Cristina Guerreiro
Mar Crepúsculo - 2004 (Gustavo Fernandes)
Escrevinhou-o com a mão esquerda em concha, a cabeça deitada sobre o mesmo lado a fazer sombra sobre as rimas, da direita tirou o sustento para as letras e pronto.
Estava dito.
Mas não queria que soubessem.
Era segredo.
Poesia é sempre segredo, que não viessem com coisas, aquelas que se arranjam para decifrar rebuscado nas concepções simples da vida o que de simples a vida é: Há fome, come-se. E poesia é pão. Mete-se aos pedaços na boca mas faz-se de modo fechado e recatado no alimento básico e reconfortante da massa que acomoda os sentidos ao lugar. Poesia é isso, sabe-se que existe mas não se conta, não se explica, saboreia-se no silêncio.

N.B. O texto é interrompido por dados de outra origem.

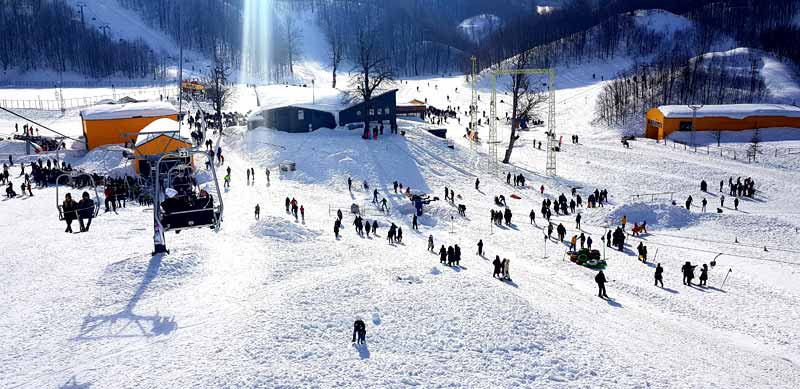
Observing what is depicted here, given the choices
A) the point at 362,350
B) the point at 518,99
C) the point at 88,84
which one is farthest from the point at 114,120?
the point at 88,84

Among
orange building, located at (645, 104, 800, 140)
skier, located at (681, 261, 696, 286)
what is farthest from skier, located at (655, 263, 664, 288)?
orange building, located at (645, 104, 800, 140)

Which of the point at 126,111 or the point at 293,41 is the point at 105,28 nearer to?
the point at 293,41

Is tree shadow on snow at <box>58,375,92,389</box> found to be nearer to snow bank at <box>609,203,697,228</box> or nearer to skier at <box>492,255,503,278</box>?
skier at <box>492,255,503,278</box>

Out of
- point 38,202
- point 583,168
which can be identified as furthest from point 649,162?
point 38,202

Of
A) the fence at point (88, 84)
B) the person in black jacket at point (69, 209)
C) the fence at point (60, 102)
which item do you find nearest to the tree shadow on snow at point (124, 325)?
the person in black jacket at point (69, 209)

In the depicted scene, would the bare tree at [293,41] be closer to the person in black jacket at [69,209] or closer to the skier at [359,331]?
the person in black jacket at [69,209]

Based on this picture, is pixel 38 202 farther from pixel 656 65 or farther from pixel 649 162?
pixel 656 65
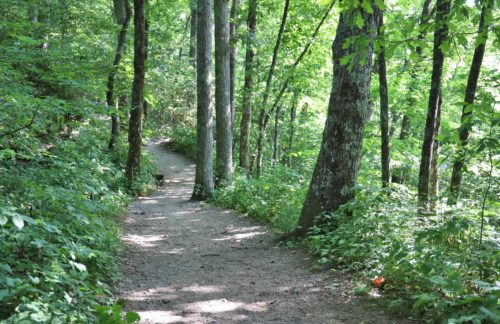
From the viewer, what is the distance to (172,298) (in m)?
4.65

Agora depois de escrita, o problema acontecia: Onde escondê-la de olhos profanos?
A gaveta, a gaveta é um bom lugar para dormirem sossegados os verbos terminados em ar. Como o ar que falta quando se diz amar, devagar, suspirar, cantar. Não, a gaveta é remexida, devolvida a mãos inconscientes que amachucam o coração e o espremem até pingar no forro o sangue de quem a fez.
E dentro de um livro? Hum... espremida entre linhas muito rectas, muito sisudas, muito certas dos seus pontos finais e de interregnos de capítulos... Não! Vá lá entender-se a quebra dos versos no acatado da prosa e entre páginas de seu semelhante, como saber qual a poesia original? Melhor não!
Pois se do evidente tantas vezes se cega, que melhor sitio para a esconder se não à vista de todos?
Deu-lhe um beijo, lembrou-lhe ali mesmo já a saudade e contente do seu feito deitou a folha poética ao mar.